For answering it, we will group ‘filter_Storm’ data
by ‘EVTYPE’ variable and calculate sum of ‘total’ column for each
group.
final_Storm <- filter_Storm %>% group_by(EVTYPE) %>%
summarize(economic = sum(total))
And arrange it in order of ‘economic’.
ordering3 <- final_Storm[order(final_Storm$economic, decreasing = TRUE),]
The result about this Question 2 is also suggested in ‘Result’ part.
Let’s see the result.
##Plot it
par(mfrow = c(1,2), cex.axis=0.5, cex.main=.75)
barplot(ordering1$fatality[1:3], names.arg = ordering1$EVTYPE[1:3],
xlab = "Type", ylab = "Fatality")
title(main = "Top3 Sum of fatalities by types of event 1950-2011")
barplot(ordering2$injury[1:3], names.arg = ordering2$EVTYPE[1:3],
xlab = "Type", ylab = "Injury")
title(main = "Top3 Sum of Injuries by types of event 1950-2011")
Among various types of events, Tornado has caused the most fatalities
and injuries.
It caused 5633 fatalities and 91346 injuries in
1950-2011.
Let’s see the result by plotting it!
g <- ggplot(ordering3[1:3,], aes(reorder(EVTYPE, economic, decreasing=TRUE), economic/10^9))

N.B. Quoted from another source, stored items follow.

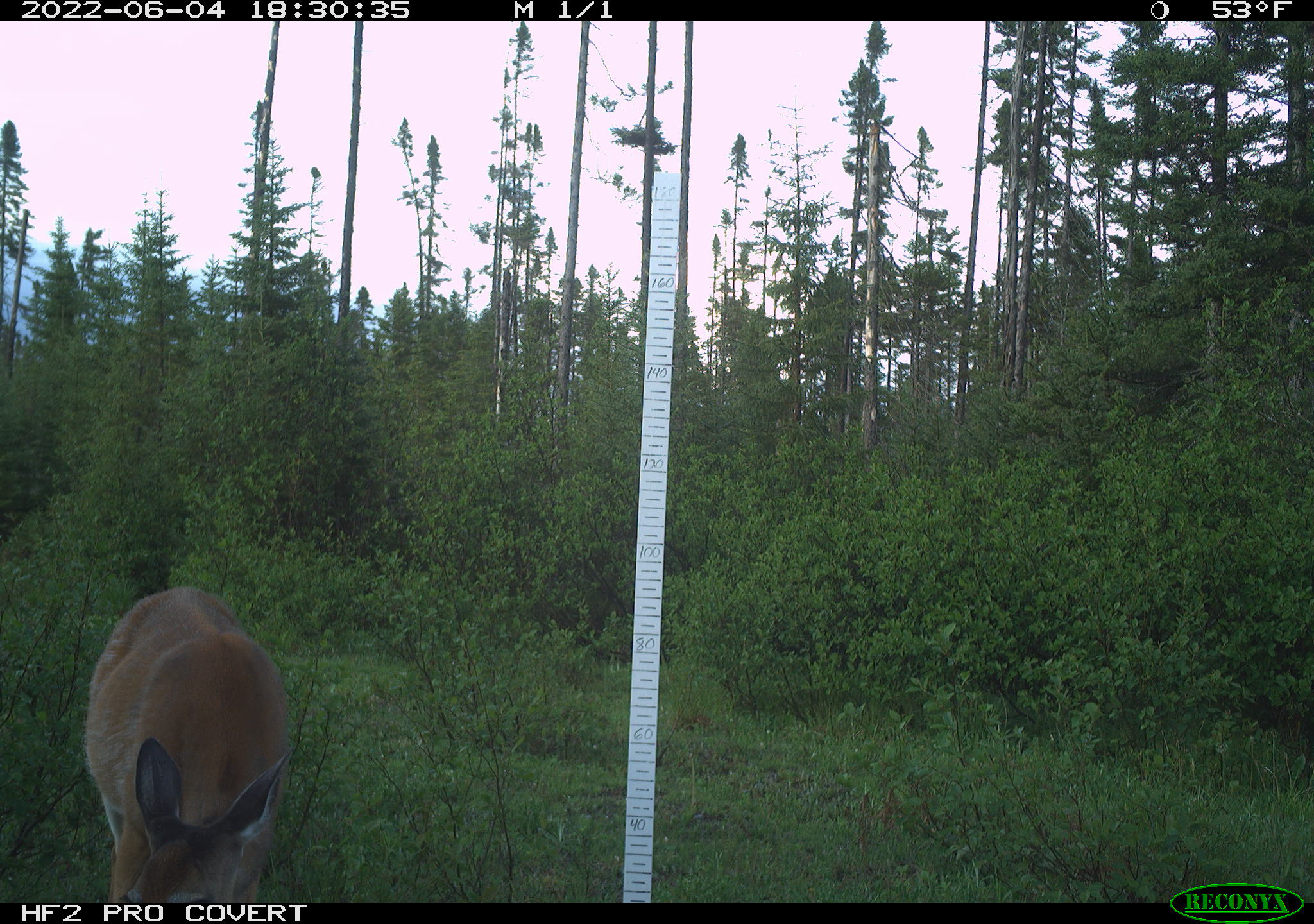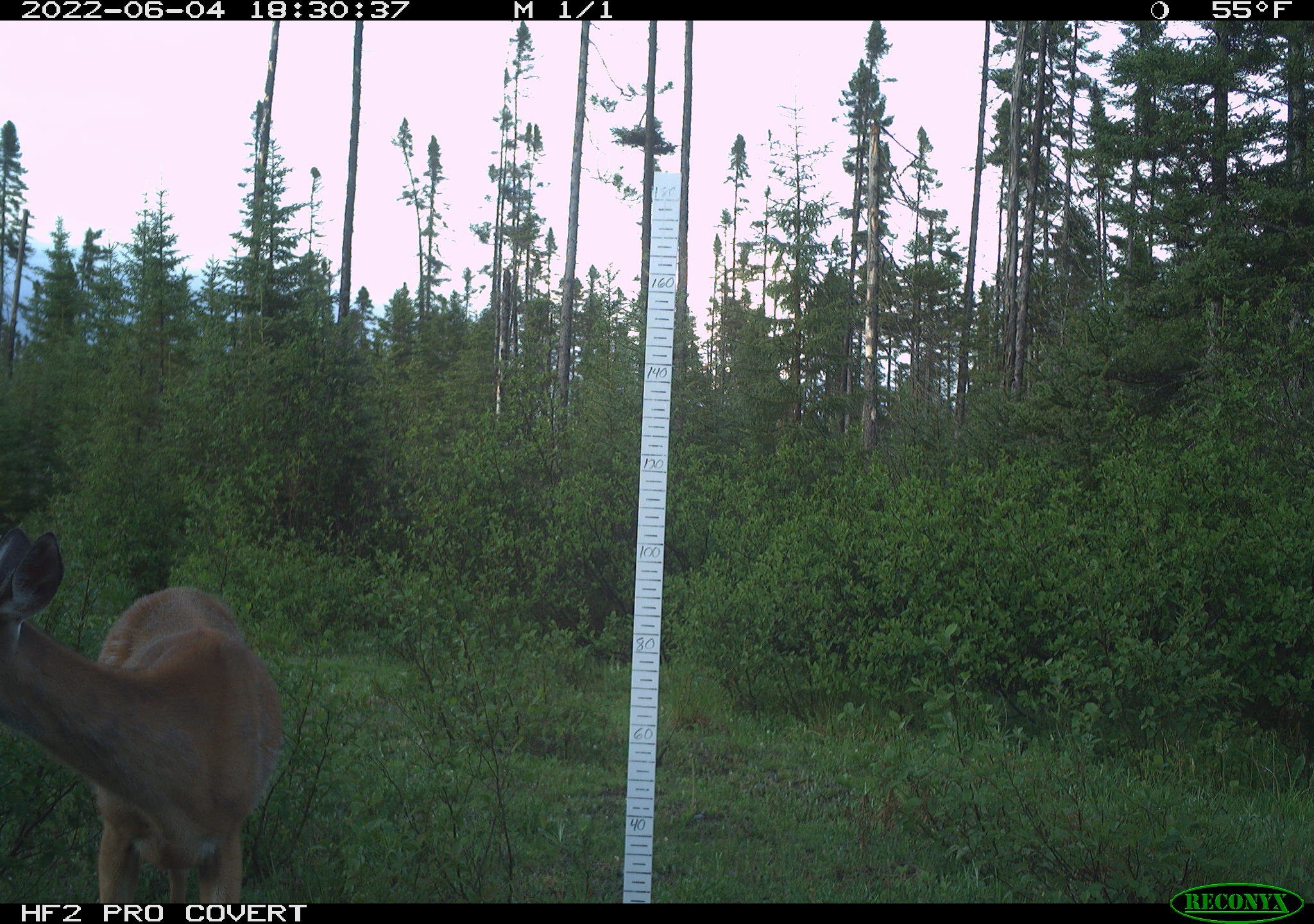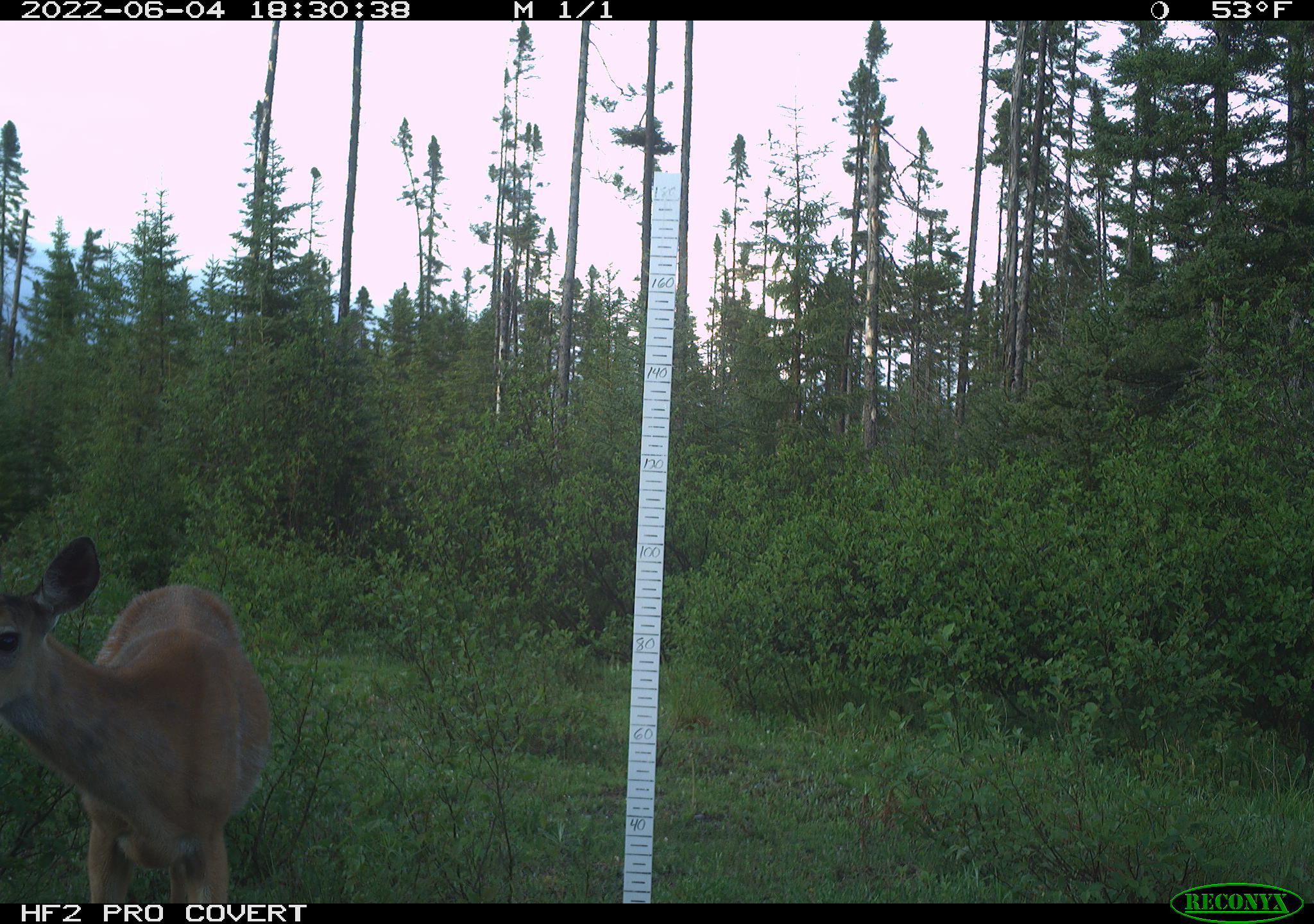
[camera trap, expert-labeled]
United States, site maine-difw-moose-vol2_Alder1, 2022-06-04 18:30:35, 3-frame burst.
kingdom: Animalia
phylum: Chordata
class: Mammalia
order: Artiodactyla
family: Cervidae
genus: Odocoileus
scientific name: Odocoileus virginianus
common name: white-tailed deer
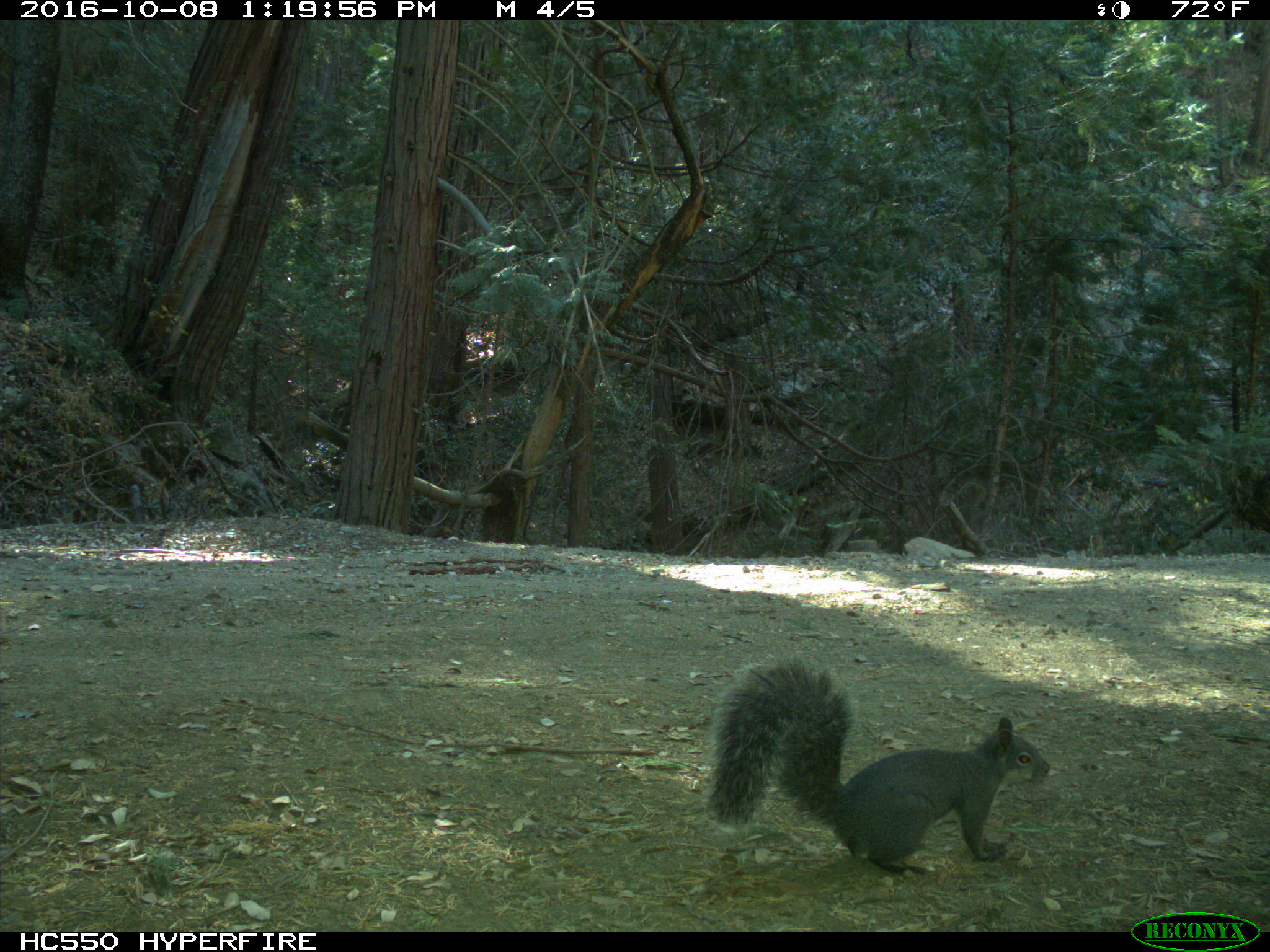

g + geom_bar(stat='identity') + labs(x='Type', y='Economic Damage(Billon dollars)',
title = 'Top3 Type of Event that caused Economic
Damage 1950-2011') +
theme(plot.title = element_text(hjust = 0.5))
So, the type that caused the most economic damage across United States in 1950-2011 is, ‘Hurricane’. It cost almost 814.750229 Billion dollars!